One of the inherent limiting factors of blogging is that you can't say eveything you'd like to say. Now that I've sketched the basic framework of my argument over the last several days, let me go back and fill in, round out, and clarify some things.
Assertion 1: Obedience to God matters.
To this I would add a couple things:
1. The phrase "Jesus is Lord" was one of the first creeds of the early church. Obviously this has spiritual implications but to the 1st century this was a super-charged political statement. Jesus is Lord, and not Caesar. The good news: the people were free from the tyranny of Caesar. As such, he is to be followed and obeyed. Any gospel that does not include the call to radical and reckless obedience of the Lord of the universe is no gospel at all. "Jesus is Lord" meant that first century Christians obeyed him and sang his praises even as they were being dipped in oil and burnt alive or cast to the lions.

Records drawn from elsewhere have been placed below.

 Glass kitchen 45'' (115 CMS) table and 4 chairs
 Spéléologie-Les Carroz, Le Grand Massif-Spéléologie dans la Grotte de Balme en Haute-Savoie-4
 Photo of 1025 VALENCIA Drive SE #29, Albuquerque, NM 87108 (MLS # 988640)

If our parents and grandparents generations understanding of faith over-emphasized will-power and reason to the neglect of the relational and emotional, my generation and the subsequent one has over-corrected. Today, the phrase "Jesus is Lord" flies in the face of our culture's post-modern assertion (both in and out of the church) that "Your feelings are Lord." Here's the good news: we are free from the tyranny of our own (erratic) feelings. The vast majority of my students cannot talk about faith in any way except in therapeutic, emotional terms ("God just really really loves me a whole lot and thinks I'm cool, so that makes me okay and worth something."). While this is definitely true, it is also true that Jesus is Lord and hence obedience is required (and obedience is part of his thinking that we're really cool--more on that later).
2. I would also add the qualifier that because God is a relational God, obedience is never expected of us in a vacuum. It always happens in the context of relationship. God has shown us his love and grace in Christ. He has given us his Spirit. And he has promised to be with us always. His commands are not 'from on high' but in the context of a dynamic, ongoing, evolving, maturing, nurturing relationship.
Assertion 2: Contrary to Popular Opinion, Gratitude is not the Biblical motivator for Obedience
To this statement I would add this qualifier (which is what I really believe): I intentionally over-stated the lack of relationship between gratitude and obedience in order to prove a point. The reality is that gratitude does play a role in our motives for obedience, but it's a secondary or supporting role rather than a primary one. Gratitude for past grace fuels us in the dark and hard times to continue to trust in future grace, even when it seems to us to be slow in coming. David in the Psalms does this all the time, remembering during times of despair what God has done in the past to give him courage and confidence for the future. This is how it should be with us as well.
Assertion 3: Our Obedience is to be Motivated by Faith in Future Grace--God's Promises to Bless us with Every Good Thing in Christ Jesus as We Follow Him
To that statement I would add these thoughts:
My contention at the beginning was that obedience and grace are not opposites, and that living a life of grace does not mean living a life of inconsistent obedience. Clearly, grace is there and operational when we do screw it all up, but that is not the only function of grace. Grace also motivates us to obedience.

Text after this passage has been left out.